• _PROBLEM TO SOLVE_: Render the material below as a JSON list of strings, one string for each line, leaving out blank lines.

• _MATERIAL PROVIDED_:
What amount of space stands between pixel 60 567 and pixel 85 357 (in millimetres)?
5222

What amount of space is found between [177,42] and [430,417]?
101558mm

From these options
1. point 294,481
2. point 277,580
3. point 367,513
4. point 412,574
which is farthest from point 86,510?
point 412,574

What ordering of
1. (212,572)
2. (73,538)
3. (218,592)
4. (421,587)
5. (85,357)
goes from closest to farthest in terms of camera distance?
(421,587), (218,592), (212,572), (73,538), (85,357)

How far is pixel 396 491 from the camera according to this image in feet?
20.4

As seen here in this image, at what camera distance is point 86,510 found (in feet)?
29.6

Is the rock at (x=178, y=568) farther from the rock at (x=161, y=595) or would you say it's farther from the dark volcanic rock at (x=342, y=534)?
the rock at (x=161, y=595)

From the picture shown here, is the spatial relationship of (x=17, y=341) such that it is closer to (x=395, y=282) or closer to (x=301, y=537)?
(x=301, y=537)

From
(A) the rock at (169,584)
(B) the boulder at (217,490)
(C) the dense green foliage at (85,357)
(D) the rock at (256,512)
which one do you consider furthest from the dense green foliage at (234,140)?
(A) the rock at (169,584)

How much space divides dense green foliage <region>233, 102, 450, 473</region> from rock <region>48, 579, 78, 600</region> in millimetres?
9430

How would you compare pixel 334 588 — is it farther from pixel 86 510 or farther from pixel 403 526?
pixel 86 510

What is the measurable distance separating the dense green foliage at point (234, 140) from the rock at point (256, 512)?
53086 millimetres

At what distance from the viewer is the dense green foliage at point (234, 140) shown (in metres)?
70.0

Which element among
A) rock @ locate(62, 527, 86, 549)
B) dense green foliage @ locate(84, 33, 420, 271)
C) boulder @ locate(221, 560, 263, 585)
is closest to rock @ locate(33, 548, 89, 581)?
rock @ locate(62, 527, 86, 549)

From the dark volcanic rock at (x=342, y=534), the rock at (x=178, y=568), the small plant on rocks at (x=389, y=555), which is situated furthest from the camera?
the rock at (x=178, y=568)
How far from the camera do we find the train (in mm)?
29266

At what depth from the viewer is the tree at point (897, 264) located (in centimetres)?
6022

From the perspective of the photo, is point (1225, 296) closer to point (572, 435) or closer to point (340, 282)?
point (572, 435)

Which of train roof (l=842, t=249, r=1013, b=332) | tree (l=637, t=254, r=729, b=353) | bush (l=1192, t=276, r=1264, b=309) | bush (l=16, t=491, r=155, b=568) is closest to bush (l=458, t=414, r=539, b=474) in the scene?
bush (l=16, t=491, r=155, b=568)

• _EXERCISE ANSWER_:
[
  "What amount of space stands between pixel 60 567 and pixel 85 357 (in millimetres)?",
  "5222",
  "What amount of space is found between [177,42] and [430,417]?",
  "101558mm",
  "From these options",
  "1. point 294,481",
  "2. point 277,580",
  "3. point 367,513",
  "4. point 412,574",
  "which is farthest from point 86,510?",
  "point 412,574",
  "What ordering of",
  "1. (212,572)",
  "2. (73,538)",
  "3. (218,592)",
  "4. (421,587)",
  "5. (85,357)",
  "goes from closest to farthest in terms of camera distance?",
  "(421,587), (218,592), (212,572), (73,538), (85,357)",
  "How far is pixel 396 491 from the camera according to this image in feet?",
  "20.4",
  "As seen here in this image, at what camera distance is point 86,510 found (in feet)?",
  "29.6",
  "Is the rock at (x=178, y=568) farther from the rock at (x=161, y=595) or would you say it's farther from the dark volcanic rock at (x=342, y=534)?",
  "the rock at (x=161, y=595)",
  "From the picture shown here, is the spatial relationship of (x=17, y=341) such that it is closer to (x=395, y=282) or closer to (x=301, y=537)?",
  "(x=301, y=537)",
  "From",
  "(A) the rock at (169,584)",
  "(B) the boulder at (217,490)",
  "(C) the dense green foliage at (85,357)",
  "(D) the rock at (256,512)",
  "which one do you consider furthest from the dense green foliage at (234,140)?",
  "(A) the rock at (169,584)",
  "How much space divides dense green foliage <region>233, 102, 450, 473</region> from rock <region>48, 579, 78, 600</region> in millimetres?",
  "9430",
  "How would you compare pixel 334 588 — is it farther from pixel 86 510 or farther from pixel 403 526?",
  "pixel 86 510",
  "What is the measurable distance separating the dense green foliage at point (234, 140) from the rock at point (256, 512)?",
  "53086 millimetres",
  "At what distance from the viewer is the dense green foliage at point (234, 140) shown (in metres)?",
  "70.0",
  "Which element among",
  "A) rock @ locate(62, 527, 86, 549)",
  "B) dense green foliage @ locate(84, 33, 420, 271)",
  "C) boulder @ locate(221, 560, 263, 585)",
  "is closest to rock @ locate(33, 548, 89, 581)?",
  "rock @ locate(62, 527, 86, 549)",
  "From the dark volcanic rock at (x=342, y=534), the rock at (x=178, y=568), the small plant on rocks at (x=389, y=555), which is situated furthest from the camera?",
  "the rock at (x=178, y=568)",
  "How far from the camera do we find the train (in mm)?",
  "29266",
  "At what depth from the viewer is the tree at point (897, 264) located (in centimetres)?",
  "6022",
  "From the perspective of the photo, is point (1225, 296) closer to point (572, 435) or closer to point (340, 282)?",
  "point (572, 435)",
  "Which of train roof (l=842, t=249, r=1013, b=332) | tree (l=637, t=254, r=729, b=353) | bush (l=1192, t=276, r=1264, b=309) | bush (l=16, t=491, r=155, b=568) is closest to bush (l=458, t=414, r=539, b=474) in the scene?",
  "bush (l=16, t=491, r=155, b=568)"
]